Show every line in the entries below where the word "SIMD" appears.

╭──

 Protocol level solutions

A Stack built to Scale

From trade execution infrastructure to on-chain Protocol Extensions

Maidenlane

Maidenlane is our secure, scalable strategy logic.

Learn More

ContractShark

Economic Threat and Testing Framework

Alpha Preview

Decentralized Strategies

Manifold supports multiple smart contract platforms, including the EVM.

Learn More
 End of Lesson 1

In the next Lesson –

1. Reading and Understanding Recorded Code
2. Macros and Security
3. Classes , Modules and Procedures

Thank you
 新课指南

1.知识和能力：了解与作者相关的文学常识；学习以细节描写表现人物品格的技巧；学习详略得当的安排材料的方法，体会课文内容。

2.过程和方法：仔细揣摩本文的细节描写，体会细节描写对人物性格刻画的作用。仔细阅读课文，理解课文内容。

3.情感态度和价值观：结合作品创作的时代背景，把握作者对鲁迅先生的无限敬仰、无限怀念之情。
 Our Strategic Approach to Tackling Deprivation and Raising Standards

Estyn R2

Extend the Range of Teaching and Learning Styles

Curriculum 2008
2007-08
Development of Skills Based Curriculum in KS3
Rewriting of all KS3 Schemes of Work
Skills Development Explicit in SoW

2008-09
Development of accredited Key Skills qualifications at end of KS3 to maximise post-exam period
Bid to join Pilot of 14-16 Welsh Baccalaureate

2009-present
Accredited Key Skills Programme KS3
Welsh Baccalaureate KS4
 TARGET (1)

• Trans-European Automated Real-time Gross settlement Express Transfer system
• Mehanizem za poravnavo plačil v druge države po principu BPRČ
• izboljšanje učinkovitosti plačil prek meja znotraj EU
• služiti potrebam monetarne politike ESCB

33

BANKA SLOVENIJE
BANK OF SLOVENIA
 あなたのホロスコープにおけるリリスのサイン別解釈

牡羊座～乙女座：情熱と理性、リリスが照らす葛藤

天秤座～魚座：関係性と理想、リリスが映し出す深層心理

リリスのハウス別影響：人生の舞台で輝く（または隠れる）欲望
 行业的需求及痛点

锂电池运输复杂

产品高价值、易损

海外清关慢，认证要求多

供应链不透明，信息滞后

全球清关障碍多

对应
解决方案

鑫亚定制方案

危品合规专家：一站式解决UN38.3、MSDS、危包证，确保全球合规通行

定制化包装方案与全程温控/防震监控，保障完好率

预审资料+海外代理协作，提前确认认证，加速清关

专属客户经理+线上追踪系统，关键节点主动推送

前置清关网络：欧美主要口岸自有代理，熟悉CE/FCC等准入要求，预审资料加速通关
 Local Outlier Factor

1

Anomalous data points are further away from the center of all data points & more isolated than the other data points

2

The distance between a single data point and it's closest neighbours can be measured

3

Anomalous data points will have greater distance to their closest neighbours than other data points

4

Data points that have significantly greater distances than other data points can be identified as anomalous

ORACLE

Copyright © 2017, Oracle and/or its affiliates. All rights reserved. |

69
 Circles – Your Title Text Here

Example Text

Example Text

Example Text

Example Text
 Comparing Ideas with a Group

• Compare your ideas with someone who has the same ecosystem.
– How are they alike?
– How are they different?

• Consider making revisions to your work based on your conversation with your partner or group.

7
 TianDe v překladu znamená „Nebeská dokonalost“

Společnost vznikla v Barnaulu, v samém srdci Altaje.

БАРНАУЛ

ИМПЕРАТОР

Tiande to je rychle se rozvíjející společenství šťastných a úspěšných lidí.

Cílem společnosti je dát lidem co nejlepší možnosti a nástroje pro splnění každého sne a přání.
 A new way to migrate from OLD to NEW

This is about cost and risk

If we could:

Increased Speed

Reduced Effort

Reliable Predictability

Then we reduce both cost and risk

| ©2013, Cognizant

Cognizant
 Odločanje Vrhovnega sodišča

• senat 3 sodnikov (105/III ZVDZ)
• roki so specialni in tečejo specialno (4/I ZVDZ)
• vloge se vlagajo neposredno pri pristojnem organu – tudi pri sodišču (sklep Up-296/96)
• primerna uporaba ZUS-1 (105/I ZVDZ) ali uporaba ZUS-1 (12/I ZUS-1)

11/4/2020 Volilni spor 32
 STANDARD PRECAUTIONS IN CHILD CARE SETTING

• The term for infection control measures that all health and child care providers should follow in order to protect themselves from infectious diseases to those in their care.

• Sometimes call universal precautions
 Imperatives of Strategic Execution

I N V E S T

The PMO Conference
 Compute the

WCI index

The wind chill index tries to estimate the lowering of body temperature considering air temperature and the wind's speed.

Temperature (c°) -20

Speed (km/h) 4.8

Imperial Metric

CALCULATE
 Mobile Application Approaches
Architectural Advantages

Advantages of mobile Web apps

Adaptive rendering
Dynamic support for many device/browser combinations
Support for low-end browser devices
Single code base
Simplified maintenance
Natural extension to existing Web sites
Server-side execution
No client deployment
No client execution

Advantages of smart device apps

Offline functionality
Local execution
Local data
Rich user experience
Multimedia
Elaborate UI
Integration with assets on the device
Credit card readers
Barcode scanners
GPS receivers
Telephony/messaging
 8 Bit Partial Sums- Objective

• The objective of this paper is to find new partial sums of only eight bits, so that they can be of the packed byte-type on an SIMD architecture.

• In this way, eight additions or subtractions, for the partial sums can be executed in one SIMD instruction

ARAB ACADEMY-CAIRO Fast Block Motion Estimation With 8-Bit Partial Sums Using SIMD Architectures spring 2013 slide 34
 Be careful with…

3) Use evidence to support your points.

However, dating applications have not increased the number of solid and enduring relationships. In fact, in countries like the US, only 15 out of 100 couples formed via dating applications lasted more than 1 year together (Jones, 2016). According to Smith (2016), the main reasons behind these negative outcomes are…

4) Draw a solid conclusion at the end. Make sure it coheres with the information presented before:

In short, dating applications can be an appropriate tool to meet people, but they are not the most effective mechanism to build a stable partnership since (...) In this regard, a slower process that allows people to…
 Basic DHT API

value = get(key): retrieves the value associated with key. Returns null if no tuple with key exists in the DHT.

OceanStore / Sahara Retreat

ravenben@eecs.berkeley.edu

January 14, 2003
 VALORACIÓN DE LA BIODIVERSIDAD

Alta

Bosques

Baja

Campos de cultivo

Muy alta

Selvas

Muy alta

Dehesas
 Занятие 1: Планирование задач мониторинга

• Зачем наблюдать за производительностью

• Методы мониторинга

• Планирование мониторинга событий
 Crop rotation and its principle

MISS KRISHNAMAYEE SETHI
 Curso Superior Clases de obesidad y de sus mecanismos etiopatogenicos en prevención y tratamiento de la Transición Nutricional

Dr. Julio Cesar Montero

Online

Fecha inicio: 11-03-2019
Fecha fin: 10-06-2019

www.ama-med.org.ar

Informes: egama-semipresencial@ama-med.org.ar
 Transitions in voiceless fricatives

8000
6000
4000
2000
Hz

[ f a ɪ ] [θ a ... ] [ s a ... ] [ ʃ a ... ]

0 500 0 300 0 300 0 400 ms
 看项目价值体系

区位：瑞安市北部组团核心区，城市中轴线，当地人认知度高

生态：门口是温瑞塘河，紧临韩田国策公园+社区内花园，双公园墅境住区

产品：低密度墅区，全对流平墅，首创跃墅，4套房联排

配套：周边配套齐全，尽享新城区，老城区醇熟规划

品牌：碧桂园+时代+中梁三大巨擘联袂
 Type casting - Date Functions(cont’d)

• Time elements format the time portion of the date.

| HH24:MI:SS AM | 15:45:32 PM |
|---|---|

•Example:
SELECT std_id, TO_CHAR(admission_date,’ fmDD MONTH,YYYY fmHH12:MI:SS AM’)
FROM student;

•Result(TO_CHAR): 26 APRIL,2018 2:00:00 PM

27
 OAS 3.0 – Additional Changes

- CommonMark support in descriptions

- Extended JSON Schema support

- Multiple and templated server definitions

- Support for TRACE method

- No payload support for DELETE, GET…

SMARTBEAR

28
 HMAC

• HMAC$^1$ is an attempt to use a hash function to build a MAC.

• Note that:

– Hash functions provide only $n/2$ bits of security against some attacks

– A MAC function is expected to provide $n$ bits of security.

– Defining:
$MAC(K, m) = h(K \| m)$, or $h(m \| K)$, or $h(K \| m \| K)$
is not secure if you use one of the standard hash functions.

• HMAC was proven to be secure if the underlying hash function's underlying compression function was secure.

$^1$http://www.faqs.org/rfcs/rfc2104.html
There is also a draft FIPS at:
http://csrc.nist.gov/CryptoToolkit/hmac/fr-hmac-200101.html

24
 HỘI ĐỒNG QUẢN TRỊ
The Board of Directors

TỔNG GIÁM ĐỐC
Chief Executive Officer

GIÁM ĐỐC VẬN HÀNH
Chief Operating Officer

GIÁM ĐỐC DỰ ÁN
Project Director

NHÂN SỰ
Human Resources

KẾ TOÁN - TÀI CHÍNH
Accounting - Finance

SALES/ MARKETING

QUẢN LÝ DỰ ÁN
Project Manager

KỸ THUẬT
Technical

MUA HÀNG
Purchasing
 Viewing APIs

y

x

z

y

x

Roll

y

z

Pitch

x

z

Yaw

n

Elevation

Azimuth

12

╰──

### [WRITTEN ANSWER]
• The objective of this paper is to find new partial sums of only eight bits, so that they can be of the packed byte-type on an SIMD architecture.
• In this way, eight additions or subtractions, for the partial sums can be executed in one SIMD instruction
ARAB ACADEMY-CAIRO Fast Block Motion Estimation With 8-Bit Partial Sums Using SIMD Architectures spring 2013 slide 34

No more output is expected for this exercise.